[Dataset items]
________________

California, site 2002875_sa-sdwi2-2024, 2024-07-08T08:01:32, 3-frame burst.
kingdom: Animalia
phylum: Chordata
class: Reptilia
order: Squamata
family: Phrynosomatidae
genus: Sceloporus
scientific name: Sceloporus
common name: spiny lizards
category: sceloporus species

________________

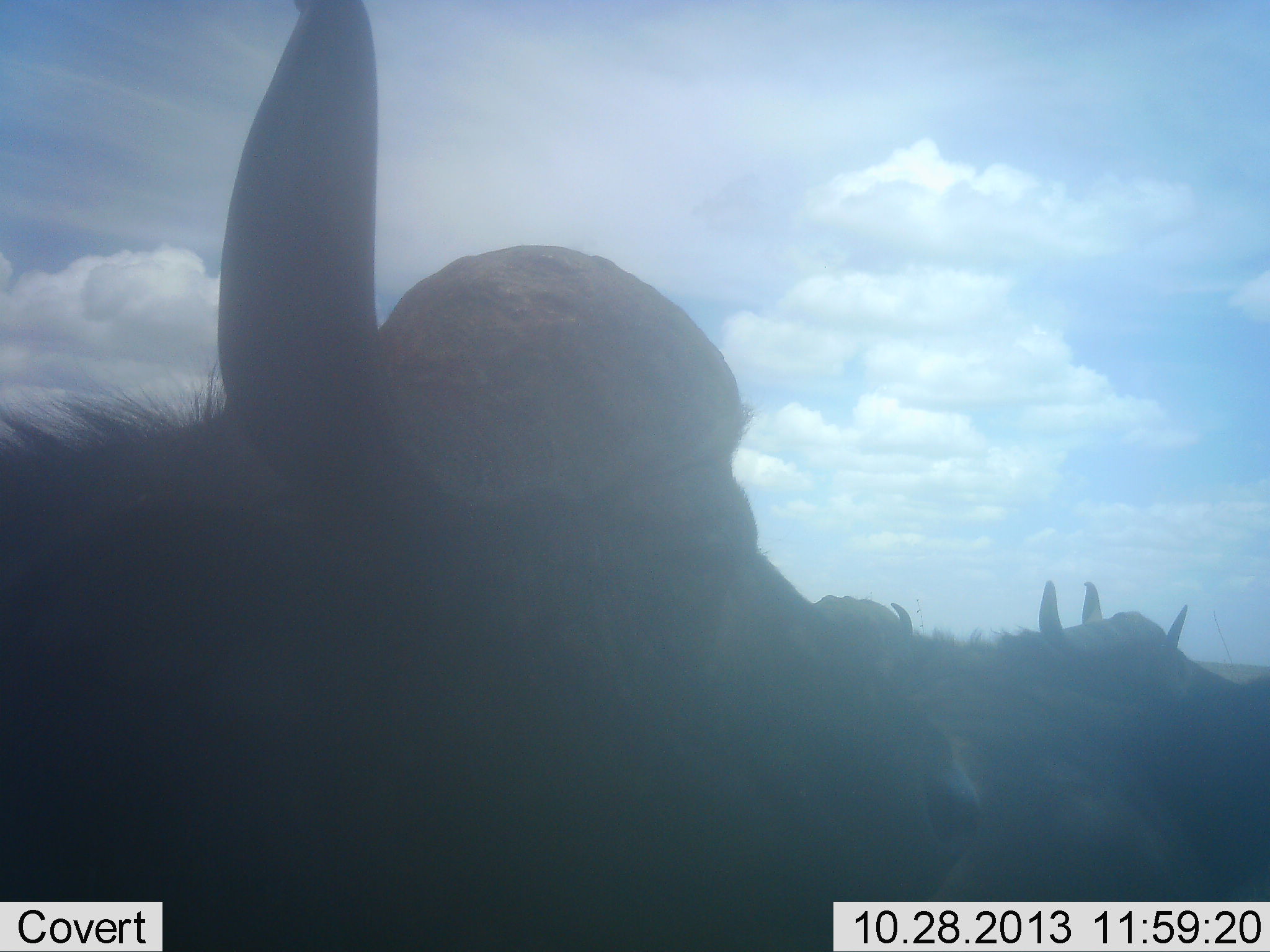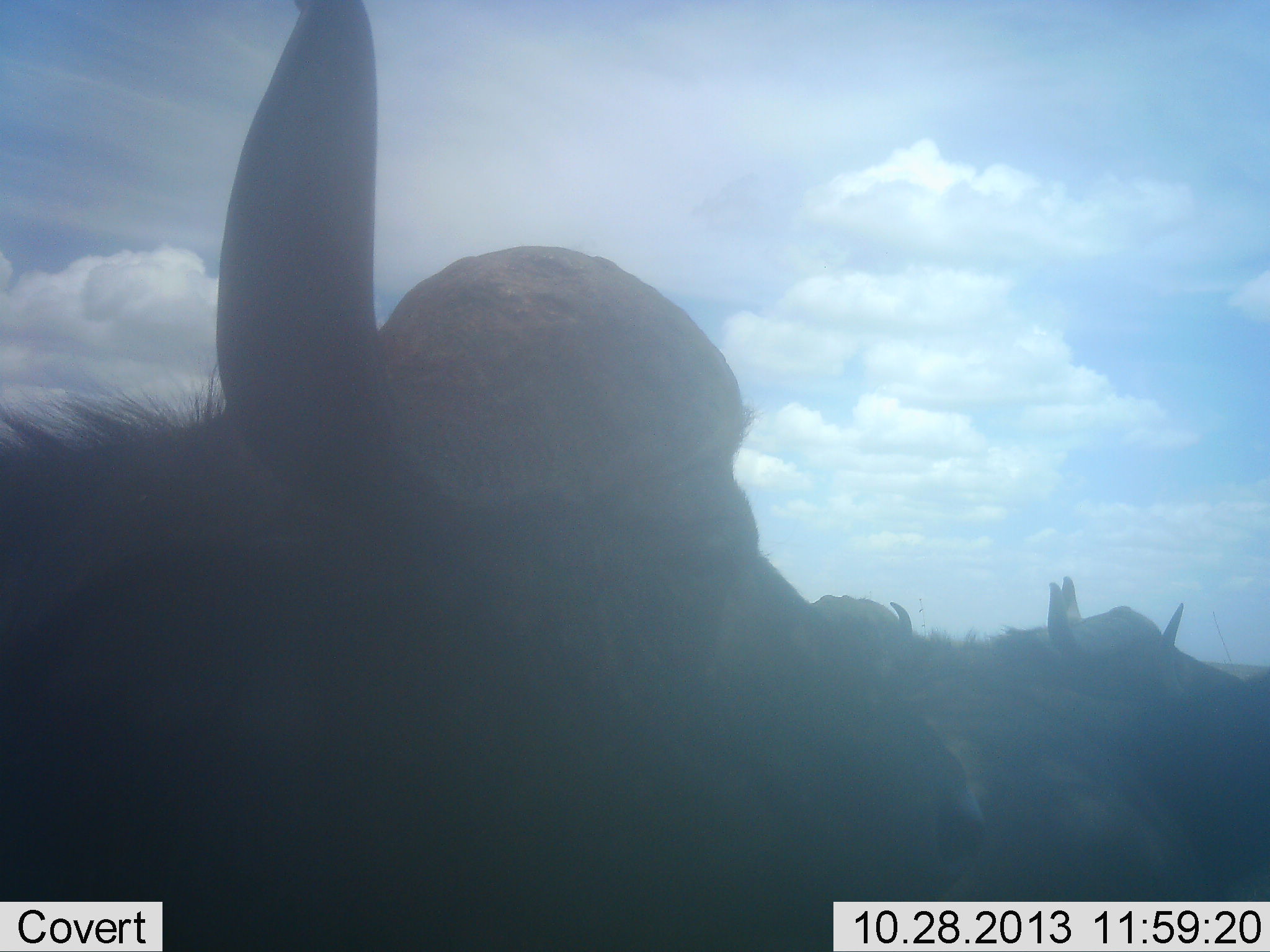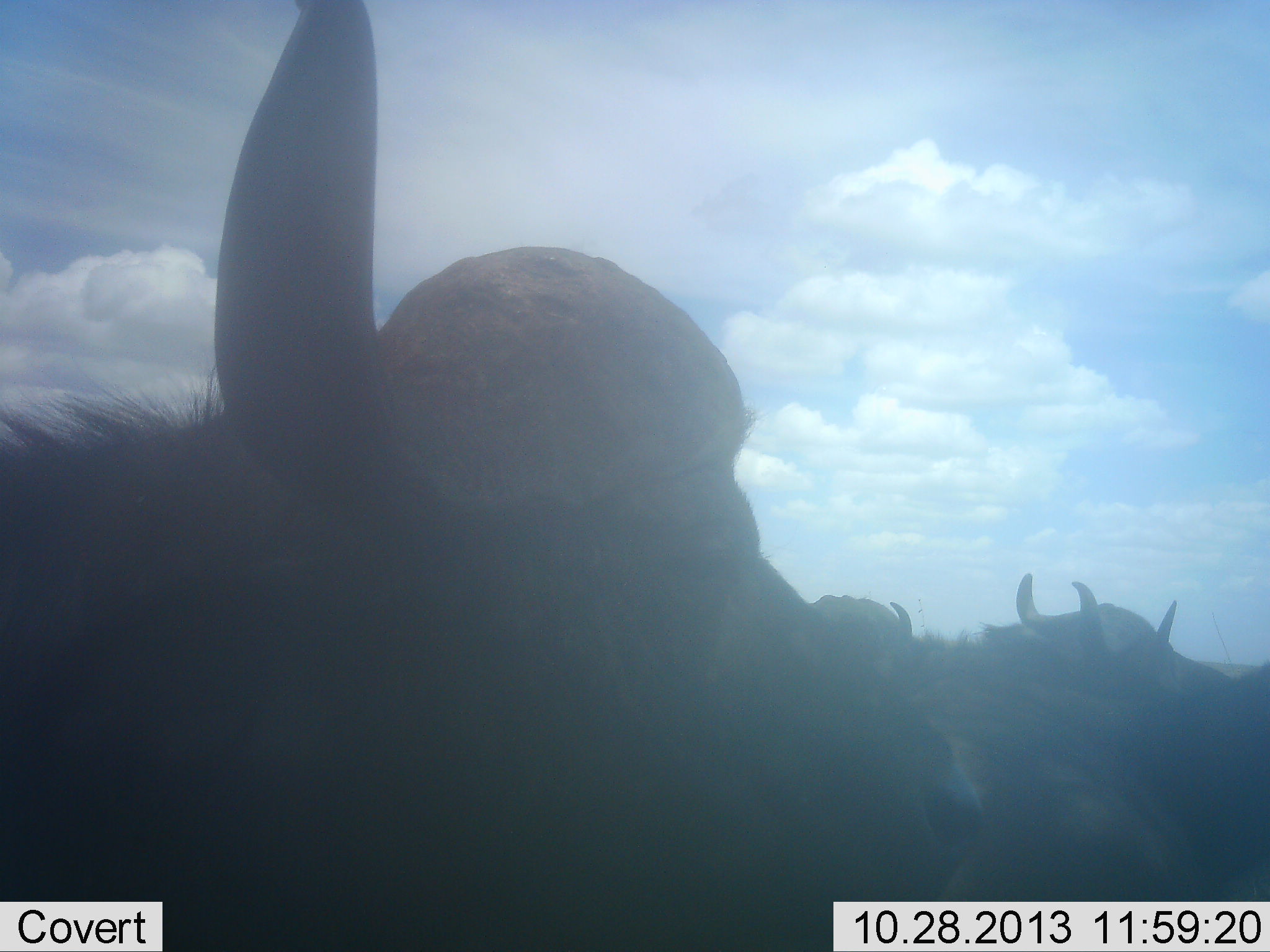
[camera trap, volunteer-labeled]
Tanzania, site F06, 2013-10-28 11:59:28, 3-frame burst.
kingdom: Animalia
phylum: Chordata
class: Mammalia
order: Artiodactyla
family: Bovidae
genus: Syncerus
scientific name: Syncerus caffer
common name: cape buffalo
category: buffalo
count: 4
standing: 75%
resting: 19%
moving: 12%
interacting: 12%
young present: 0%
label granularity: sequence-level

________________

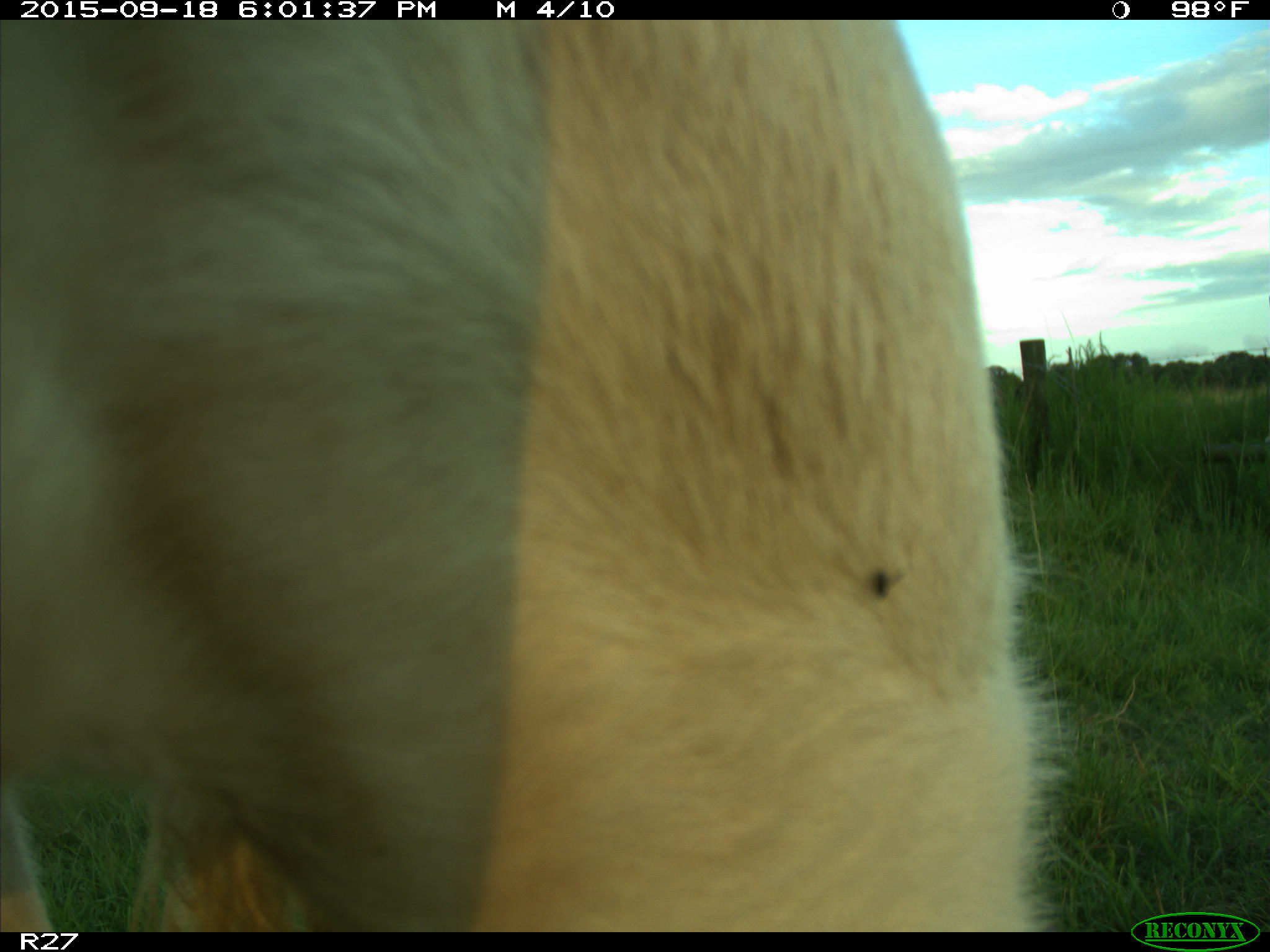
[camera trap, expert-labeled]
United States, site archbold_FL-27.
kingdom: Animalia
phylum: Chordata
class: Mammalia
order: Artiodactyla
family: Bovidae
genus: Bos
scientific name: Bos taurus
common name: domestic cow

________________

# What needs to be done
Would you please repeat exactly the lines above, starting at the line with "2024-07-08T08:01:32, 3-frame burst." and stopping at the line with "category: sceloporus species", both included?

# Worked solution
California, site 2002875_sa-sdwi2-2024, 2024-07-08T08:01:32, 3-frame burst.
kingdom: Animalia
phylum: Chordata
class: Reptilia
order: Squamata
family: Phrynosomatidae
genus: Sceloporus
scientific name: Sceloporus
common name: spiny lizards
category: sceloporus species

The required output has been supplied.